Estou em casa, à tarde, sentado na mesa de meu escritório, olho para aquelas notas, apenas percebo a quantidade de notas baixas, nenhuma acima de 6,0. Penso se eu ensinei mal, se sou mal nisso, olho para aquela pilha de papéis, penso comigo mesmo “Por que eu trago todo esse trabalho pra casa?! Caralho, quanta merda que esses alunos escrevem nas questões!”, resolvo tirar uma pausa de toda essa monotonia.
Vou até cozinha, chegando lá não acredito no que vejo, “puta que pariu”, olho atônito para a pia, “ah não, puta que pariu, puta que pariu, puta que pariiiu, PU-TA-QUE-O-PA-RIU”, as mãos na cintura, solto o ar em bufadas, bato com a mão direita em minha própria testa, me aproximo da cena como um perito em um caso de assassinato de serial killer, massageio minhas têmporas com os indicadores, já sabendo o que vou encontrar mas ainda em descrença, confirmo meu medo: a panela com meu molho à bolonhesa a.k.a meu futuro almoço, infestada de formigas. Eu deixo a panela esfriando por um tempo e é isso que me acontece, formigas, numa panela de molho de tomate, “Você vai levar essa porra desse molho de tomate pra tua colônia, vai, arrombada? Me responde filha da puta, você não vai fazer nada com essa merda, só fudeu meu almoço, puta que pariu!”, puta que pariu.

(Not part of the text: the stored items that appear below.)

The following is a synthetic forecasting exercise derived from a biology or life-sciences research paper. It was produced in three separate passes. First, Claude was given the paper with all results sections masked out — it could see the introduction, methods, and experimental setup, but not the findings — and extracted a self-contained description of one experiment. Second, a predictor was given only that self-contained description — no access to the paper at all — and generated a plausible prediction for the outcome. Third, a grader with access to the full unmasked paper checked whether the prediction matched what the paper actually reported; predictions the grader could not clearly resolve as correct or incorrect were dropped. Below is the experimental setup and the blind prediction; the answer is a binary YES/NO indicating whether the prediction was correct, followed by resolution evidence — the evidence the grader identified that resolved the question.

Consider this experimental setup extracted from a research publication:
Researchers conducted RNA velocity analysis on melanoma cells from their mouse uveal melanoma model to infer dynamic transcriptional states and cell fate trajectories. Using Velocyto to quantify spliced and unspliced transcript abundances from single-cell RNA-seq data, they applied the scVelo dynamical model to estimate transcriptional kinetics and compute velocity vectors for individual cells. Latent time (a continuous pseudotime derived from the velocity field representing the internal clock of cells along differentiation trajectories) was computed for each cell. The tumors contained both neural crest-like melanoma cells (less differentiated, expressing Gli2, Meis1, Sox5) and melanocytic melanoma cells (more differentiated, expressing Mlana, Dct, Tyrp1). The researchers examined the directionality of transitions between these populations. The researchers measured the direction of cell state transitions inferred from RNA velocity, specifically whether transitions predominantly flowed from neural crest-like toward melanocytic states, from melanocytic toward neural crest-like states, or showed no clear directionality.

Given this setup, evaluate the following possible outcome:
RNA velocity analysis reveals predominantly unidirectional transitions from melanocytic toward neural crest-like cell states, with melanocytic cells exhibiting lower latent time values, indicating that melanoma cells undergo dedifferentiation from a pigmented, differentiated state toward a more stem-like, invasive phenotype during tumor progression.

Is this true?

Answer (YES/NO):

Em fúria cega, apenas desejo levar comigo o máximo de formigas que conseguir. Jogo a panela debaixo da pia, misturo água ao molho de tomate que despejo ralo abaixo. A água bate na panela, espirra por toda a cozinha e por minha roupa, a carne moída entope a pia, que agora mantém uma sopa de tomate, formiga e suor, sinto formigamentos pelo meu braço, formigamentos literais, centenas, milhares delas pelo meu corpo, consigo perceber uma que anda ao redor dos meus olhos, sem conseguir entender como ela foi parar lá, enquanto enfio a mão na mistura cor de sangue, tentando retirar os pedaços que estão impedindo a passagem da água.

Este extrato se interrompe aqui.